# Custom CUDA kernel for nontrivial sum calculations

Suppose I want to calculate the following sum: C_{nm}=\sum_i A_{ni}B_{im} (in reality, something more complicated). The corresponding code could be

function cpu_add!(C, A, B)
@. C = 0
for i in axes(A,1)
for m=1:2, n=1:2
C[n,m] += A[i,n] * B[i,m]
end
end
return nothing
end

N = 100
A = ones(N, 2)
B = ones(N, 2)
C = zeros(2, 2)



Now I would like to accelerate this calculation using CUDA. I know how to write the corresponding kernel for a single pair of n and m:

using CUDA

function gpu_add_single(A, B, n, m)
T = eltype(A)
N = size(A, 1)
nth = min(256, prevpow(2,N))
nbl = cld(N, nth)
shmem = sizeof(T) * nth
psum = CUDA.zeros(T, nbl)   # partial sum
@sync @cuda threads=nth blocks=nbl shmem=shmem kernel_single(psum, A, B, n, m)
return sum(psum)
end

function kernel_single(psum, A, B, n, m)
id = (blockIdx().x - 1) * blockDim().x + threadIdx().x
stride = blockDim().x * gridDim().x

Ctmp = zero(eltype(psum))
for i=id:stride:size(A,1)
Ctmp += A[i,n] * B[i,m]
end

block_reduction!(psum, Ctmp)
return nothing
end

function block_reduction!(psum, temp)
shmem = @cuDynamicSharedMem(eltype(psum), blockDim().x)
shmem[ishmem] = temp

# for reductions, nthreads must be a power of 2:
i = div(blockDim().x, 2)
while i >= 1
if ishmem <= i
shmem[ishmem] += shmem[ishmem + i]
end
i = div(i, 2)
end

if ishmem == 1
psum[blockIdx().x] = shmem
end
return nothing
end

N = 100
A = CUDA.ones(N, 2)
B = CUDA.ones(N, 2)

C12 = gpu_add_single(A, B, 1,2)


However, I do not understand how to write the kernel which do the summation for all n and m at once, like in the CPU code above.
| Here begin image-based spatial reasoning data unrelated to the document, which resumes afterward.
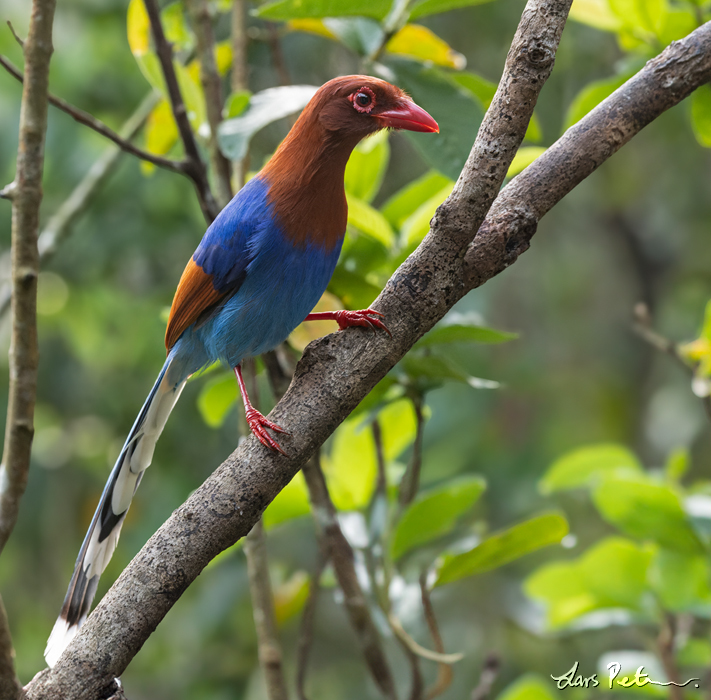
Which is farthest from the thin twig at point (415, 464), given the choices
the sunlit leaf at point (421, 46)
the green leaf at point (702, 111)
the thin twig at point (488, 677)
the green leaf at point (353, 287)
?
the sunlit leaf at point (421, 46)

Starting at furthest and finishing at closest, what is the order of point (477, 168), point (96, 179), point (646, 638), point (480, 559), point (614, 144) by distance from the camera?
point (96, 179)
point (646, 638)
point (480, 559)
point (614, 144)
point (477, 168)

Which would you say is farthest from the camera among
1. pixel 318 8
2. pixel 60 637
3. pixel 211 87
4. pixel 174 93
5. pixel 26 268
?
pixel 211 87

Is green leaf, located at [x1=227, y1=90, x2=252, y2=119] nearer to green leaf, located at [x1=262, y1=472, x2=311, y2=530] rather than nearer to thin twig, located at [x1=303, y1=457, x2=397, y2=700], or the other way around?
thin twig, located at [x1=303, y1=457, x2=397, y2=700]

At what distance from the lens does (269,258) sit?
2.08 meters

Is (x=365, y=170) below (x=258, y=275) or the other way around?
the other way around

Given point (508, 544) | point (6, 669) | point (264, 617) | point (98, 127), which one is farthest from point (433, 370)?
point (6, 669)

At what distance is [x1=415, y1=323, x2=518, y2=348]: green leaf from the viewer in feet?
6.96

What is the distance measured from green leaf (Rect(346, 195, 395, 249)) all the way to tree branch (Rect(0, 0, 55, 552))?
866mm

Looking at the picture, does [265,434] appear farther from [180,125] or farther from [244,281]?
[180,125]

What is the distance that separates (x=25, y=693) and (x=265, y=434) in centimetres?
65

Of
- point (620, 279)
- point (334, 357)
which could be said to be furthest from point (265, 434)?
point (620, 279)

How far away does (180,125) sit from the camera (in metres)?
2.27

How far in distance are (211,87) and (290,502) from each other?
56.7 inches

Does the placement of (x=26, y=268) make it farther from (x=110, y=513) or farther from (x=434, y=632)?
(x=434, y=632)
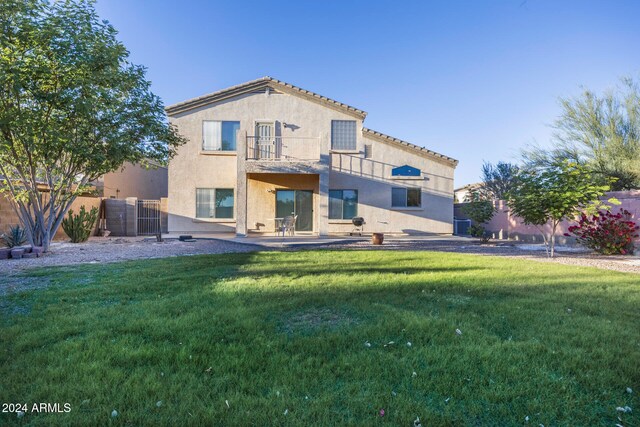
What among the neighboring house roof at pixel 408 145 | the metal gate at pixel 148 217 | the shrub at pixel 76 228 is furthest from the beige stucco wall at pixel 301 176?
the shrub at pixel 76 228

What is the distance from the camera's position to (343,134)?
17.5 meters

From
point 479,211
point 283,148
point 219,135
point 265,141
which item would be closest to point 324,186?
point 283,148

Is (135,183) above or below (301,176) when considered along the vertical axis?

Here, instead of the 1D array for partial sum psum, I should have a higher dimensional array. But I do not get how to properly work with it, e.g. how to work with the corresponding shared memory and how to make the proper block reduction. Can you please help me with it?

We don’t really have reduction primitives for use in kernels, only mapreducedim! from the host is supported. That said, you can try and re-use CUDA.reduce_block, e.g., look at the example in Training/2-2-kernel_analysis_optimization.ipynb at master · JuliaComputing/Training · GitHub

Thank you. I will take a look.